Site-specific control of T cell traffic in the brain: T cell entry to brainstem vs. hippocampus after local injection of IFN-gamma

Although it is known that neurotransmitters and neuropeptides can affect immune function in vitro, less is understood about how the neural environment affects immune function in the brain. Previously, we showed that regulation of parenchymal class II MHC after local injection of IFN-gamma is site-specific. In this companion study, we defined the effect of local IFN-gamma on the entry of class II-restricted T cells to the brain parenchyma. To activate endogenous T cells, adult CDF rats were immunized with a normal neural antigen (MBP). Two weeks later, the proinflammatory cytokine IFN-gamma (100 to 10,000 U/site) was injected stereotaxically into two neurochemically and anatomically distinct sites, the hippocampus (area CAI) and brainstem (nucleus of the solitary tract). Monoclonal R73 was used to detect T cells on cryostat sections. The greatest difference was seen 48 h after 300 U IFN-gamma was injected at each site, when there were several-fold more parenchymal T cells in the brainstem than in the hippocampus. Most parenchymal T cells were CD4+ /class II-restricted. Thus, parenchymal T cell entry and parenchymal class II up-regulation show the same hierarchy (brainstem >> hippocampus) after local IFN-gamma injection, although T cell entry was more sensitive to the IFN-gamma dose. We suggest that the local regulatory environment contributes to site-specific immune regulation, and discuss implications for the distribution of MS plaques and other aspects of local immune control. Further, in interpreting the many previous studies of cytokine-mediated immune changes in the CNS, the possibility of site-specific differences should be considered.

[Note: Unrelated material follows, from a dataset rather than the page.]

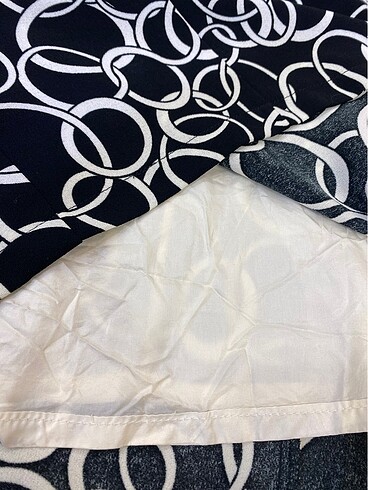 Siyah beyaz desenli içi astarlı kolsuz elbise - Görsel 7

Site-specific immune regulation in the brain: differential modulation of major histocompatibility complex (MHC) proteins in brainstem vs. hippocampus

Although neurotransmitters and neuropeptides are known to affect immune function in vitro and in non-neural tissues, little is known about how the local mix of neurochemicals affects immune function in the brain. Here, we study local modulation of the class II major histocompatibility complex (MHC) proteins, which present antigen to T cells in a key pathway for cell-mediated immune activity. Two sites that are well-separated anatomically and have very different neuroregulatory environments, the brainstem and hippocampus, were compared. The class II-upregulating cytokine, gamma interferon (IFN-gamma, 0.1 to 10,000 U/site), was injected stereotaxically into the hippocampus and contralateral brainstem of adult Charles-derived Fischer rats. Four days later, monoclonal antibody staining was used to detect class II MHC proteins on cryostat sections, followed by computer-assisted image analysis. As compared to hippocampus, the brainstem showed enhanced class II expression at lower IFN-gamma doses, and reached a higher plateau. Site-specific class II modulation was also seen within the layers of the hippocampus, and among other brain sites. Injection of marker protein to visualize the spread of injected protein, plus injection of IFN-gamma into alternative sites, suggested that preferential flow cannot explain all of the site-specific effects. We suggest that the local neuroregulatory environment and/or intrinsic differences among target microglia are likely to play a role. Implications for the distribution of pathological changes, such as multiple sclerosis plaques, and for local immunotherapy are discussed.